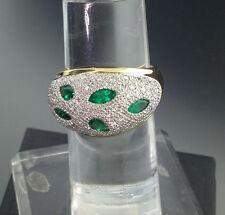 *TIGER´S EYE*SMARAGD BRILLANT Ring 0.66/0.58 ct 750er Gold-PLATIN SW 2.430.-Eur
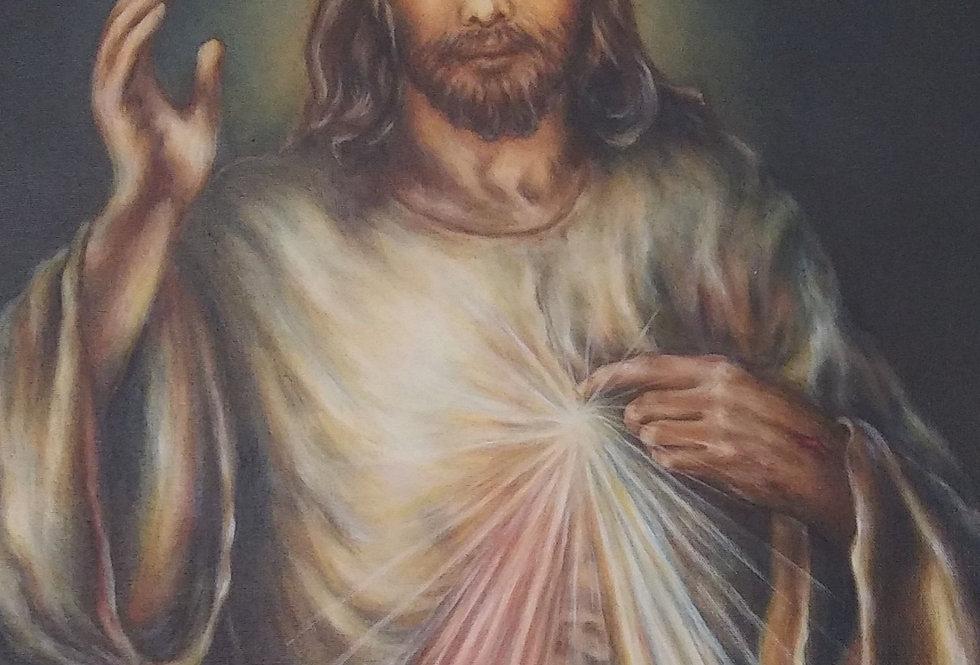 THÈME : RELIRE MA VIE SOUS LE REGARD DU CHRIST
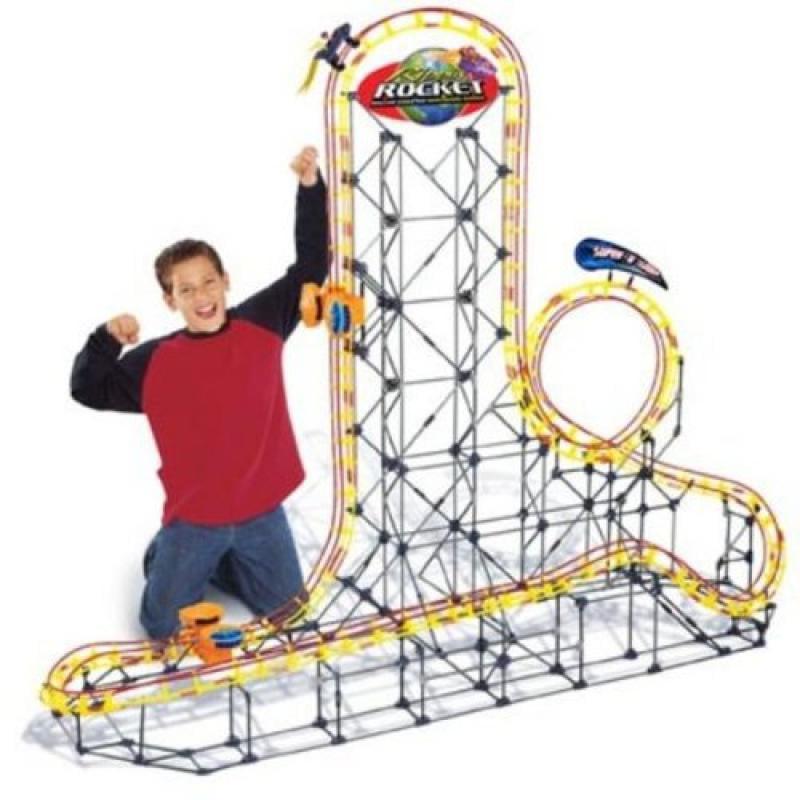Knex Rippin' Rocket Roller Coaster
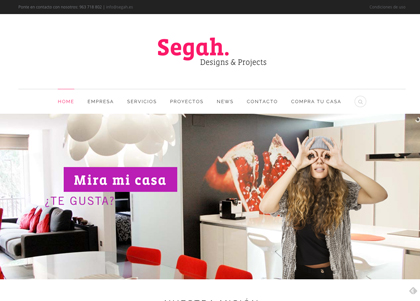 Segah - Website Corporativo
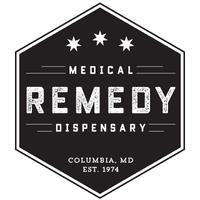 Remedy Columbia logo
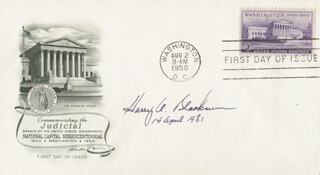 ASSOCIATE JUSTICE HARRY A. BLACKMUN - FIRST DAY COVER SIGNED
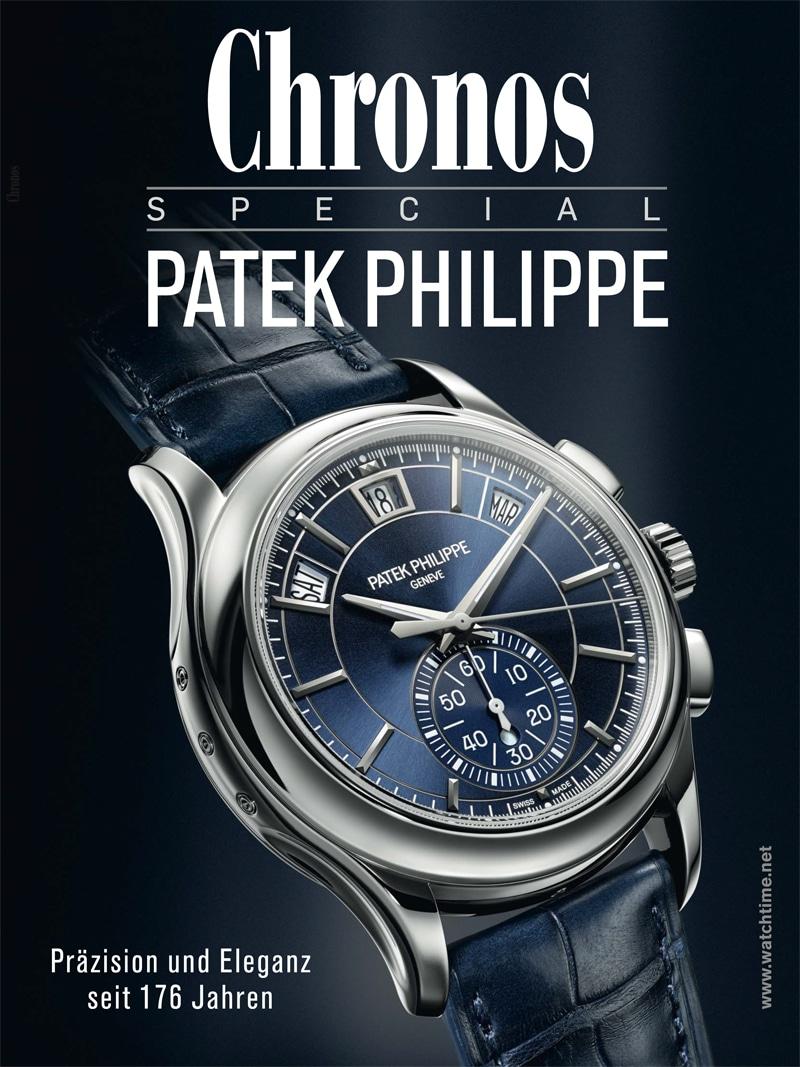 Produkt: Chronos Special Patek Philippe 2015 Digital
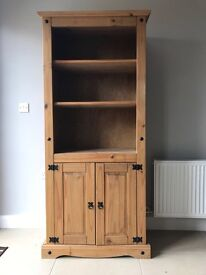 Mexican Pine Book Shelf With Cupboard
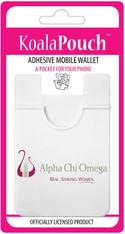 Alpha Chi Omega Sorority Koala Pouch- Organization Symbol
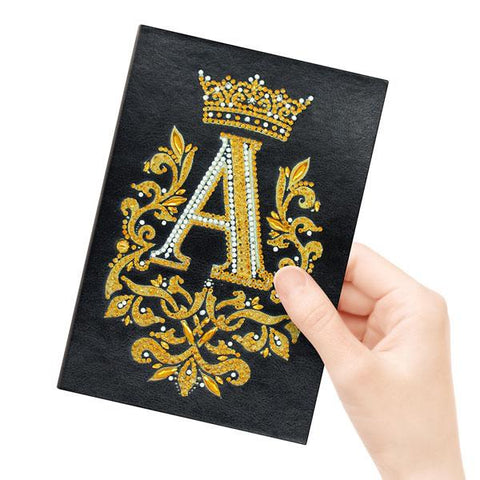 """A"" Royal - Diamond Painting A5 Notebook-EasyWhim"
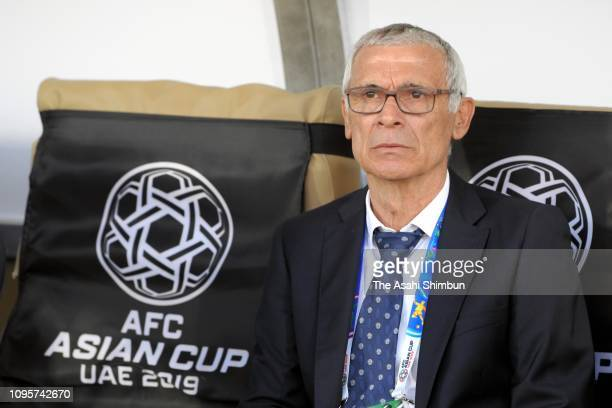 Head coach Hector Cuper of Uzbekistan is seen prior to the AFC Asian Cup Group F match between Japan and Uzbekistsn at Khalifa Bin Zayed Stadium on...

● **Exercise aim**: From the records above, transcribe only the stretch from the line with "Remedy Columbia logo" through the line with "Royal - Diamond", keeping both ends. Omit pictures.

● **Exercise solution**:
 Remedy Columbia logo
 ASSOCIATE JUSTICE HARRY A. BLACKMUN - FIRST DAY COVER SIGNED
 Produkt: Chronos Special Patek Philippe 2015 Digital
 Mexican Pine Book Shelf With Cupboard
 Alpha Chi Omega Sorority Koala Pouch- Organization Symbol
 """A"" Royal - Diamond Painting A5 Notebook-EasyWhim"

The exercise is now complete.